Ausgewählter Auszug:

Lange beobachtete man in der Alten Welt das Entstehen und Erstarken der Tea-Party mit Kopfschütteln. Man war pikiert über die seltsame Hockey-Mom Sarah Palin genauso wie man nun über Donald Trump die Stirn runzelt. Zwischendrin haben die Republikaner durch ihr Nein zu neuen Schulden kurzzeitig die öffentliche Verwaltung lahm und über das Land einen bleiernen Schleier der politischen Ohnmacht gelegt.

Auch das konnten wir uns hierzulande nicht vorstellen, genauso wenig wie die Möglichkeit, dass ein Regierungssystem so an den Rand des Kollaps navigiert werden kann, wenn populistische Strömungen über es herfallen– und wenn politische Kandidaten das System, das sie groß gemacht hat und, von dem und in dem sie leben, als korrupt und erledigt brandmarken.

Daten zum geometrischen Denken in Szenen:
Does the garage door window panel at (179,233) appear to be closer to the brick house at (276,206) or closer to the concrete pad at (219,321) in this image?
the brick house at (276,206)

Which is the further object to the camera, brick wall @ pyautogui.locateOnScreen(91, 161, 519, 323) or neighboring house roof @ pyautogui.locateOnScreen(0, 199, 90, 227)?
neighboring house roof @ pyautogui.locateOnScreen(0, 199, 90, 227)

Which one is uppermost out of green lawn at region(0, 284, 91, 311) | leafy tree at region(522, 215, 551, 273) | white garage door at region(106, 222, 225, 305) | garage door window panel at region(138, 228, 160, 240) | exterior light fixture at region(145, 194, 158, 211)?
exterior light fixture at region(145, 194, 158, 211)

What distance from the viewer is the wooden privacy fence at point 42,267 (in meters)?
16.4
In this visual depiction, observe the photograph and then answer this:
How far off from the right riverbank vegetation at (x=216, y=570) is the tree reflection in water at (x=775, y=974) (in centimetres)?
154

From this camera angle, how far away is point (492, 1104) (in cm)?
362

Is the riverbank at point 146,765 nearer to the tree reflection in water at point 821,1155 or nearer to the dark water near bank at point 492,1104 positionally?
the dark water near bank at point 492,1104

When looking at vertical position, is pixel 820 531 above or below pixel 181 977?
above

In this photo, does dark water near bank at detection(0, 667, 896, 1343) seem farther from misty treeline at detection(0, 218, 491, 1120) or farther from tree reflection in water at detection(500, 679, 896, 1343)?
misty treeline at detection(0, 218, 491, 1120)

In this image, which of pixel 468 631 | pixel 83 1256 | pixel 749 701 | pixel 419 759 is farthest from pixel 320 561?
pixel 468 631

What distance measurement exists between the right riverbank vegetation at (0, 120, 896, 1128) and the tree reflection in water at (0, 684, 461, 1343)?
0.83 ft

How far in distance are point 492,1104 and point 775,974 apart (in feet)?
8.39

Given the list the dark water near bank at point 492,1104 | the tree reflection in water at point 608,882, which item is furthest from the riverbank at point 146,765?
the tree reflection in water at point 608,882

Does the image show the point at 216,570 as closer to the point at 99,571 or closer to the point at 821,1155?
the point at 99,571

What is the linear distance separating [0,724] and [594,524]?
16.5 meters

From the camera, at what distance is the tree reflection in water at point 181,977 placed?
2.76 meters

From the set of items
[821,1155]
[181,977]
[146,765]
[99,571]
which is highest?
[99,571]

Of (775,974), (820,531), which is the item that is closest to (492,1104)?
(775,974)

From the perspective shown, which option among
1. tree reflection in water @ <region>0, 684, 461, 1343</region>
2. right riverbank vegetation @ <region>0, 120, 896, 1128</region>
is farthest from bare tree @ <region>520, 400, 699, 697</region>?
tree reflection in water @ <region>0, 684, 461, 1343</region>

---

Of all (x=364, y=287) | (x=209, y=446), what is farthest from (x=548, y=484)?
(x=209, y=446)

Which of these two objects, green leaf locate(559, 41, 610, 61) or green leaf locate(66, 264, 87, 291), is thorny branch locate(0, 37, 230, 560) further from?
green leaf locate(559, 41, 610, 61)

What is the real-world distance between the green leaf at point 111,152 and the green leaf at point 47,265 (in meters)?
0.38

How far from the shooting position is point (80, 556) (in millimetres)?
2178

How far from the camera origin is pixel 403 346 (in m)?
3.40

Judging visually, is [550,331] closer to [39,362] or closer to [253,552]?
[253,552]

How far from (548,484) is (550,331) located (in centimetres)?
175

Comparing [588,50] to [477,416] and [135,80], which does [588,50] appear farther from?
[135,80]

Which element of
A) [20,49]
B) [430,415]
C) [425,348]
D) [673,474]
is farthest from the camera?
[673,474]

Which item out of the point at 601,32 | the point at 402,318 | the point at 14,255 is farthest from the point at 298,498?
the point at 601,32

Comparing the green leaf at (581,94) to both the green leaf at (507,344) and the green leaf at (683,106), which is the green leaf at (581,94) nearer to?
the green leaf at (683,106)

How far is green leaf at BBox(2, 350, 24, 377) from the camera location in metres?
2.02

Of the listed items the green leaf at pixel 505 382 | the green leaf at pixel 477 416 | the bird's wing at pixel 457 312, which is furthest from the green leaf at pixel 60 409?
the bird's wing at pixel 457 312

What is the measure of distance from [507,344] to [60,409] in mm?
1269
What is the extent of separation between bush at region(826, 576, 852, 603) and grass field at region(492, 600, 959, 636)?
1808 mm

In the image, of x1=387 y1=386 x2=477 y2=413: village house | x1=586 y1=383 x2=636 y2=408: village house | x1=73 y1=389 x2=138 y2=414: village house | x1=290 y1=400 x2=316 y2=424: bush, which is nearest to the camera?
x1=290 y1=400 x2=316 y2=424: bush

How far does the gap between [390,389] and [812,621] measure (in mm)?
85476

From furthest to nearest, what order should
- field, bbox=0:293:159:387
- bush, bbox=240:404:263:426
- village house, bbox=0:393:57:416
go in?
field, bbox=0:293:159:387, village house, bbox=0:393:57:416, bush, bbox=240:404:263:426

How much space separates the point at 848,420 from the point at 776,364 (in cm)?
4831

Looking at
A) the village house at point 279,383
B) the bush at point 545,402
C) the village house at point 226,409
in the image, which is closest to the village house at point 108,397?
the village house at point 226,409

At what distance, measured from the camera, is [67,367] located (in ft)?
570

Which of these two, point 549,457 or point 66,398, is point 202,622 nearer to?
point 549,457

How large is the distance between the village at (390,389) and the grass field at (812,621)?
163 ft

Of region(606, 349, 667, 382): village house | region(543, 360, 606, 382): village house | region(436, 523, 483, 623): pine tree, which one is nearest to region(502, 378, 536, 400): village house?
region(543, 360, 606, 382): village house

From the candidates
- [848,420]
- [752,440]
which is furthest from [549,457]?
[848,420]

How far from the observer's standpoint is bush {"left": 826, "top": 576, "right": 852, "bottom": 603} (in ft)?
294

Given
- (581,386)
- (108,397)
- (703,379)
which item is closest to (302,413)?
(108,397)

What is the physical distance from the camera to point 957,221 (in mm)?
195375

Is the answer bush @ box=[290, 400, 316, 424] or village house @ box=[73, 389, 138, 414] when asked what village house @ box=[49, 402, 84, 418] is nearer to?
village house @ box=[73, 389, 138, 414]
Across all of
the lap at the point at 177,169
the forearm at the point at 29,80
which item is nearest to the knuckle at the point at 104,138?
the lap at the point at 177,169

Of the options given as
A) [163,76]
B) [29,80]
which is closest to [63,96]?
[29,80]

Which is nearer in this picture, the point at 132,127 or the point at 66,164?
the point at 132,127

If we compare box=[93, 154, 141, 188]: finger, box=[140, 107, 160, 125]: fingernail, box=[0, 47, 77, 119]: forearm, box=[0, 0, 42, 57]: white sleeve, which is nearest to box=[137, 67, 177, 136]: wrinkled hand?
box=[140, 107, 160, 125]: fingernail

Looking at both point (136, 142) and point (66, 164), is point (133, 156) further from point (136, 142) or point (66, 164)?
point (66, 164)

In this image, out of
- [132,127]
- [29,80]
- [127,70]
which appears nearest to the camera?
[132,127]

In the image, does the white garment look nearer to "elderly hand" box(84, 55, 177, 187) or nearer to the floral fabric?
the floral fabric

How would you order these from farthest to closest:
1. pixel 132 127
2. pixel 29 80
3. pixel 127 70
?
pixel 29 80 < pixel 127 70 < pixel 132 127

Aufgabenstellung:
1. Beantworten Sie anhand des Auszugs über die Tea-Party:
(a) Wer wird dort als „Hockey-Mom“ bezeichnet?
(b) Wozu sagten die Republikaner Nein, als sie die öffentliche Verwaltung lahmlegten?
(c) Als was brandmarken politische Kandidaten das System, das sie groß gemacht hat?
2. Schreiben Sie bitte aus dem Auszug über die Tea-Party alles von „Lange beobachtete man“ bis hinunter zu „und erledigt brandmarken.“ wortgetreu ab.
Die Daten haben hiermit nichts zu tun.

Lösungen je Aufgabe:
1.
(a) Sarah Palin
(b) Zu neuen Schulden
(c) Als korrupt und erledigt

2.
Lange beobachtete man in der Alten Welt das Entstehen und Erstarken der Tea-Party mit Kopfschütteln. Man war pikiert über die seltsame Hockey-Mom Sarah Palin genauso wie man nun über Donald Trump die Stirn runzelt. Zwischendrin haben die Republikaner durch ihr Nein zu neuen Schulden kurzzeitig die öffentliche Verwaltung lahm und über das Land einen bleiernen Schleier der politischen Ohnmacht gelegt.

Auch das konnten wir uns hierzulande nicht vorstellen, genauso wenig wie die Möglichkeit, dass ein Regierungssystem so an den Rand des Kollaps navigiert werden kann, wenn populistische Strömungen über es herfallen– und wenn politische Kandidaten das System, das sie groß gemacht hat und, von dem und in dem sie leben, als korrupt und erledigt brandmarken.